CarnotCycle on the Gibbs-Helmholtz Equation


I’m a touch late discussing this and can only plead that it has been December after all. Over on the CarnotCycle blog — which is focused on thermodynamics in a way I rather admire — was recently a discussion of the Gibbs-Helmholtz Equation, which turns up in thermodynamics classes, and goes a bit better than the class I remember by showing a couple examples of actually using it to understand how chemistry works. Well, it’s so easy in a class like this to get busy working with symbols and forget that thermodynamics is a supremely practical science [1].

The Gibbs-Helmholtz Equation — named for Josiah Willard Gibbs and for Hermann von Helmholtz, both of whom developed it independently (Helmholtz first) — comes in a couple of different forms, which CarnotCycle describes. All these different forms are meant to describe whether a particular change in a system is likely to happen. CarnotCycle’s discussion gives a couple of examples of actually working out the numbers, including for the Haber process, which I don’t remember reading about in calculative detail before. So I wanted to recommend it as a bit of practical mathematics or physics.

> **Directions for this task**: Transcribe the part of the Gibbs-Helmholtz post that begins with "CarnotCycle on the" and stops after "practical science [1].". The entries that follow have no connection to the Gibbs-Helmholtz post.

> **Dataset entries**:
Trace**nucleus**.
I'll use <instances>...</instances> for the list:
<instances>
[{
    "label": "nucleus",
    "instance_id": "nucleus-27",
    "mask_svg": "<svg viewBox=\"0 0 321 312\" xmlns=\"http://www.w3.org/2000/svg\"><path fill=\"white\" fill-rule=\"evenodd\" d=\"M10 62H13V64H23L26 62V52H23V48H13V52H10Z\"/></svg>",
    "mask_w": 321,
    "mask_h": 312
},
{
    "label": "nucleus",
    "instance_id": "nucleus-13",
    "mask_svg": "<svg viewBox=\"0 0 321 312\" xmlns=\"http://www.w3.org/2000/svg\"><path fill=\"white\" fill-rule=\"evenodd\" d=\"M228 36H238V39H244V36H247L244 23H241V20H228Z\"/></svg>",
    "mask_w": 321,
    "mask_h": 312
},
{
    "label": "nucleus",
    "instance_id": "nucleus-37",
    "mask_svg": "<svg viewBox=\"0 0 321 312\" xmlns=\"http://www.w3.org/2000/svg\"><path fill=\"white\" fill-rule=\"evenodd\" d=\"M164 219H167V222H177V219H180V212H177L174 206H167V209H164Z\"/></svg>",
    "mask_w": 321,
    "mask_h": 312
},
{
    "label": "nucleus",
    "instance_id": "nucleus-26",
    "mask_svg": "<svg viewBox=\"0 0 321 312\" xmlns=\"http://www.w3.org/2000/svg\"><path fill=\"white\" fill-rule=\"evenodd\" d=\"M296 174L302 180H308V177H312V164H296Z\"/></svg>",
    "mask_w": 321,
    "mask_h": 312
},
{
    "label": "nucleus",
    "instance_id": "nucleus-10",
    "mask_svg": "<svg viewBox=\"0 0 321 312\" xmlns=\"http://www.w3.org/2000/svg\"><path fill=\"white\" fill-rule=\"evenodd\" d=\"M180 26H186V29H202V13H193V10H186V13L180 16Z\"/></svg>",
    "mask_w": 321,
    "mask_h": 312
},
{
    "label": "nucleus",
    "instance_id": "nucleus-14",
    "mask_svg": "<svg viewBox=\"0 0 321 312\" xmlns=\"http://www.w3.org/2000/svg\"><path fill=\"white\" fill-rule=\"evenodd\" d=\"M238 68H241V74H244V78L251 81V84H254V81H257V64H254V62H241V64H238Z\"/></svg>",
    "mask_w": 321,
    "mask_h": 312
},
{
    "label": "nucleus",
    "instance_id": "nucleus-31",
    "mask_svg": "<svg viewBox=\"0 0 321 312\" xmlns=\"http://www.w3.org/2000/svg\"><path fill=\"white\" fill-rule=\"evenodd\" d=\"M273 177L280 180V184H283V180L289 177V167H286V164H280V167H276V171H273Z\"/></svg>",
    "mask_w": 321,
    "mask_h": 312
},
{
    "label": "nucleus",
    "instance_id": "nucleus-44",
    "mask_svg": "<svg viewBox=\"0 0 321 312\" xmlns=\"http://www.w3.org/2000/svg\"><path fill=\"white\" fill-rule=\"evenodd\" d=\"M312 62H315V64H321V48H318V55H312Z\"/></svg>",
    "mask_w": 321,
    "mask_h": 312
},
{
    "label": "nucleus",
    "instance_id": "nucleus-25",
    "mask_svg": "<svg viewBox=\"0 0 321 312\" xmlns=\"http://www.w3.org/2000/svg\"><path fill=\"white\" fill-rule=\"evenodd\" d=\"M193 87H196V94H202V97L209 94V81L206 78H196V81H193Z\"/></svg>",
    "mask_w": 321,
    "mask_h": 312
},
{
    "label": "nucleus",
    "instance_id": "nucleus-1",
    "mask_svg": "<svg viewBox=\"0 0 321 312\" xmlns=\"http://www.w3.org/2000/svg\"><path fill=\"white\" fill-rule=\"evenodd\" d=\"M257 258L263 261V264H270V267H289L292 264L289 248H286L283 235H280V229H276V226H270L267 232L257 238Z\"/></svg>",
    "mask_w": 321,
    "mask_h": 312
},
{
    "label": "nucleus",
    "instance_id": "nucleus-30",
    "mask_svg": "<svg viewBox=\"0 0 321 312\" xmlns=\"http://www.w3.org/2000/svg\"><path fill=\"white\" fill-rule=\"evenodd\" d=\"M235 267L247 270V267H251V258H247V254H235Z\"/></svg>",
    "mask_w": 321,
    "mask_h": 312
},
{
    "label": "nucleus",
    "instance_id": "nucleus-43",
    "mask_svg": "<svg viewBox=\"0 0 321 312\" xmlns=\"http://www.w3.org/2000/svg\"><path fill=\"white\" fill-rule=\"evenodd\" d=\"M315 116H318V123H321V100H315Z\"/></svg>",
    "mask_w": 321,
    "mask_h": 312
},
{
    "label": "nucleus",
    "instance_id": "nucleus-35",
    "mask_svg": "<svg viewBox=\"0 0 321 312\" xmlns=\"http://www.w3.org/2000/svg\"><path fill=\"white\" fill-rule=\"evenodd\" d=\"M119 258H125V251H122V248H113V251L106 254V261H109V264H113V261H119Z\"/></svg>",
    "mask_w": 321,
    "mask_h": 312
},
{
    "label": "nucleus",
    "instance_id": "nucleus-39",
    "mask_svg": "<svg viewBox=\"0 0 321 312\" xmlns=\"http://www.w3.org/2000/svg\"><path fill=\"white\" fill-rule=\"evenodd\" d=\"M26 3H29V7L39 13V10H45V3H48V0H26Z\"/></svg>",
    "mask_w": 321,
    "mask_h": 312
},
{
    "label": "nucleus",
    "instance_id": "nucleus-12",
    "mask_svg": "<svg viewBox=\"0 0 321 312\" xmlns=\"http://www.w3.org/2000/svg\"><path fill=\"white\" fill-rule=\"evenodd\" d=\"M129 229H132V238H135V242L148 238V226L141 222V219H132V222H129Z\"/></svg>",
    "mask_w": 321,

> **Exercise solution**:
CarnotCycle on the Gibbs-Helmholtz Equation


I’m a touch late discussing this and can only plead that it has been December after all. Over on the CarnotCycle blog — which is focused on thermodynamics in a way I rather admire — was recently a discussion of the Gibbs-Helmholtz Equation, which turns up in thermodynamics classes, and goes a bit better than the class I remember by showing a couple examples of actually using it to understand how chemistry works. Well, it’s so easy in a class like this to get busy working with symbols and forget that thermodynamics is a supremely practical science [1].